Sterling slipped from the strongest level in five months versus the dollar. Minutes of the Bank of England’s latest meeting released yesterday showed officials said inflation may be quicker than previously forecast. The Monetary Policy Committee agreed on April 4-5 to keep its target for so-called quantitative easing at 325 billion pounds ($521 billion). Benchmark 10-year gilts fell for a third day as the U.K. sold index-linked bonds maturing in March 2029 at a negative yield.
“There’s still a bit of a half-life occurring from the Bank of England minutes yesterday,” said Lauren Rosborough, a senior foreign-exchange strategist at Societe Generale SA in London. “It’s taking away the probability of further QE any time soon. I expect sterling to outperform for the next three to four months.”
The pound appreciated 0.1 percent to 81.82 pence per euro at 4:42 p.m. London time after touching 81.62 pence, the strongest level since Aug. 26, 2010. The U.K. currency climbed 0.2 percent to $1.6053. It reached $1.6079, the highest since Nov. 14.
Sterling has risen 1.6 percent in the past month, the second-biggest gain of the 10 developed-nation currencies tracked by Bloomberg Correlation-Weighted Indexes.
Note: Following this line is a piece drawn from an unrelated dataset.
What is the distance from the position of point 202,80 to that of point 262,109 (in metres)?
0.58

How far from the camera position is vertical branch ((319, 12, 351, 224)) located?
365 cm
The yen was the best performer, gaining 2.9 percent, while the dollar rose 0.4 percent.
U.K. reports over the past week showed consumer-price inflation unexpectedly accelerated for the first time in six months in March, and asking prices for U.K. homes increased to a record this month.
The Bank of England minutes showed policy maker Adam Posen ended his push for further stimulus, bringing him in line with the majority of the nine-member Monetary Policy Committee in seeking no change to the asset-purchase target.
The central bank’s position contrasts with the U.S. and Japan where policy makers have indicated they are considering further stimulus. Bank of Japan Governor Masaaki Shirakawa said yesterday that the bank is “committed” to monetary easing, while Federal Reserve Vice Chairman Janet Yellen on April 11 endorsed the Fed’s view that borrowing costs are likely to stay low through 2014.
The 10-year gilt yield climbed two basis points to 2.16 percent. The 4 percent security due March 2022 fell 0.230, or 2.30 pounds per 1,000-pound face amount to 116.325.
The Debt Management Office sold 1.35 billion pounds of inflation-linked bonds due in March 2029. The securities were auctioned at an average yield of minus 0.045 percent, compared with minus 0.188 percent at the previous sale on Feb. 2.
The Debt Management Office will sell as much as 3 billion pounds of bills tomorrow.
Gilts handed investors a loss of 1.9 percent in the first quarter, the worst start to a year since 1996, according to Bank of America Merrill Lynch indexes. They have returned 0.5 percent this month.